A doctor writing on a clipboard in an exam room. (Image: Jose Luis Pelaez Inc../Blend Images/Getty Images)

In the American workers' compensation system, MMI stands for maximum medical improvement. An injured worker has reached MMI when doctors conclude that the worker's condition has improved as much as it can. However, MMI does not mean the worker has recovered or is ready to go back to work.

Workers' Comp Basics

Workers' compensation provides income to employees who have been injured or sickened on the job and cannot work. The exact rules differ by state, but in general, employers buy workers' comp coverage from an insurance company, and the insurer pays benefits to injured workers while they recover and undergo medical treatment. There is no legal definition of what constitutes maximum medical improvement for any particular injury or illness. It is a medical opinion based on the facts of each individual case.
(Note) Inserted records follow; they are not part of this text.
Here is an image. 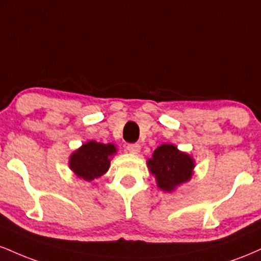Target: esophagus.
Wrapping results in <instances>:
<instances>
[{
    "instance_id": "obj_1",
    "label": "esophagus",
    "mask_w": 261,
    "mask_h": 261,
    "mask_svg": "<svg viewBox=\"0 0 261 261\" xmlns=\"http://www.w3.org/2000/svg\"><path fill=\"white\" fill-rule=\"evenodd\" d=\"M140 149H141V146L139 143H130V145H127V151L133 154L139 153Z\"/></svg>"
}]
</instances>
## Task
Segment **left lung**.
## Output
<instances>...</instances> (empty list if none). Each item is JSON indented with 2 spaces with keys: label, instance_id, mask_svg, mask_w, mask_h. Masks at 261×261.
<instances>
[{
  "label": "left lung",
  "instance_id": "8db88e82",
  "mask_svg": "<svg viewBox=\"0 0 261 261\" xmlns=\"http://www.w3.org/2000/svg\"><path fill=\"white\" fill-rule=\"evenodd\" d=\"M149 172L155 176L158 188L163 191H173L176 187L190 180L193 175L194 160L174 145L164 143L154 149L147 161Z\"/></svg>",
  "mask_w": 261,
  "mask_h": 261
}]
</instances>
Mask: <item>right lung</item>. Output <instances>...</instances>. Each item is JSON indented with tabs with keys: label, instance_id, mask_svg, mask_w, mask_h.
Here are the masks:
<instances>
[{
	"label": "right lung",
	"instance_id": "1",
	"mask_svg": "<svg viewBox=\"0 0 261 261\" xmlns=\"http://www.w3.org/2000/svg\"><path fill=\"white\" fill-rule=\"evenodd\" d=\"M116 153V147L113 143L89 141L73 152L70 157V168L79 178L91 181L99 178L108 172L110 160Z\"/></svg>",
	"mask_w": 261,
	"mask_h": 261
}]
</instances>
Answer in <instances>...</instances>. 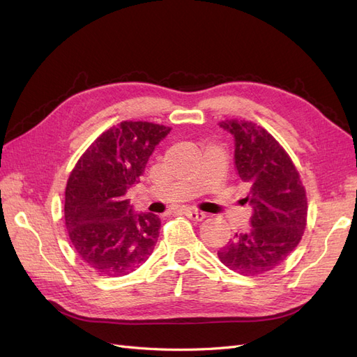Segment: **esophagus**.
<instances>
[{
  "mask_svg": "<svg viewBox=\"0 0 357 357\" xmlns=\"http://www.w3.org/2000/svg\"><path fill=\"white\" fill-rule=\"evenodd\" d=\"M185 215L192 220H197V222H201L202 219H205V214L198 210H185Z\"/></svg>",
  "mask_w": 357,
  "mask_h": 357,
  "instance_id": "1",
  "label": "esophagus"
}]
</instances>
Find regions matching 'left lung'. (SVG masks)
Returning <instances> with one entry per match:
<instances>
[{"mask_svg": "<svg viewBox=\"0 0 357 357\" xmlns=\"http://www.w3.org/2000/svg\"><path fill=\"white\" fill-rule=\"evenodd\" d=\"M234 137V160L248 189L250 228L218 250L220 262L241 275H259L283 264L307 225V197L294 162L275 138L248 121L219 123Z\"/></svg>", "mask_w": 357, "mask_h": 357, "instance_id": "1", "label": "left lung"}]
</instances>
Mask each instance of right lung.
<instances>
[{"label": "right lung", "instance_id": "1", "mask_svg": "<svg viewBox=\"0 0 357 357\" xmlns=\"http://www.w3.org/2000/svg\"><path fill=\"white\" fill-rule=\"evenodd\" d=\"M169 131L164 125L121 122L95 139L70 174L63 208L68 236L98 274L126 275L153 252L160 219L135 213L126 193Z\"/></svg>", "mask_w": 357, "mask_h": 357}]
</instances>
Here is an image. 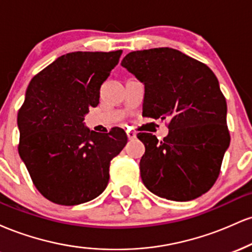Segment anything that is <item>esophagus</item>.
Here are the masks:
<instances>
[{
  "mask_svg": "<svg viewBox=\"0 0 252 252\" xmlns=\"http://www.w3.org/2000/svg\"><path fill=\"white\" fill-rule=\"evenodd\" d=\"M126 136H128L129 140H134V138H136V134H135V132L130 131V130H128V131H126Z\"/></svg>",
  "mask_w": 252,
  "mask_h": 252,
  "instance_id": "obj_1",
  "label": "esophagus"
}]
</instances>
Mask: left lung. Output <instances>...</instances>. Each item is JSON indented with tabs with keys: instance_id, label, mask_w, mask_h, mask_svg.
I'll return each instance as SVG.
<instances>
[{
	"instance_id": "1",
	"label": "left lung",
	"mask_w": 252,
	"mask_h": 252,
	"mask_svg": "<svg viewBox=\"0 0 252 252\" xmlns=\"http://www.w3.org/2000/svg\"><path fill=\"white\" fill-rule=\"evenodd\" d=\"M121 65L144 85V115L169 118L163 141L148 132L137 135L146 147L140 161L144 186L174 201L206 193L230 146L226 100L215 73L168 47L131 52Z\"/></svg>"
}]
</instances>
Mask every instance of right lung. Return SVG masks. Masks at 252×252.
Segmentation results:
<instances>
[{
	"instance_id": "1",
	"label": "right lung",
	"mask_w": 252,
	"mask_h": 252,
	"mask_svg": "<svg viewBox=\"0 0 252 252\" xmlns=\"http://www.w3.org/2000/svg\"><path fill=\"white\" fill-rule=\"evenodd\" d=\"M122 51L63 54L31 80L17 114L19 154L46 199L65 206L88 202L109 182L110 161L128 137L121 128L90 130L84 117Z\"/></svg>"
}]
</instances>
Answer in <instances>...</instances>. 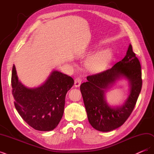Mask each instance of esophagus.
I'll list each match as a JSON object with an SVG mask.
<instances>
[{"label":"esophagus","mask_w":154,"mask_h":154,"mask_svg":"<svg viewBox=\"0 0 154 154\" xmlns=\"http://www.w3.org/2000/svg\"><path fill=\"white\" fill-rule=\"evenodd\" d=\"M82 80L80 78H76L75 79V80H74V86H75V87H80L82 83Z\"/></svg>","instance_id":"esophagus-1"}]
</instances>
MMI Doesn't Mean Able to Work

Reaching maximum medical improvement does not necessarily mean that an employee is able to work again. It just means that doctors believe the worker's condition is not going to improve any further. Some employees make a full recovery. They've reached MMI in the best sense of the term. But others will be left permanently disabled. A person can be paralyzed from the neck down, for example, and if her doctors conclude that her condition will not improve, then she, too, has reached MMI.

After MMI

What comes after an employee reaches MMI depends on multiple factors, including the extent of any remaining disability, whether the employee can return to work and the state where the employee lives. In the best-case scenario, the employee goes back to work and the matter is closed. If partial or total disability remains, the worker may reach a settlement with the insurer or continue to receive benefits, depending on state law. State law also governs the extent of the benefits that can be paid.

Additional Treatment

Just as reaching MMI doesn't necessarily mean someone is 100 percent recovered, it also doesn't mean that a worker will no longer require medical treatment. Workers may need continuing therapy to keep their condition from deteriorating. The party responsible for paying for that care depends on state law and the contract between the employer and the insurer. If a worker's condition worsens after MMI, the worker's doctors may revise their estimate of the extent of the worker's disability, which could affect future benefits paid.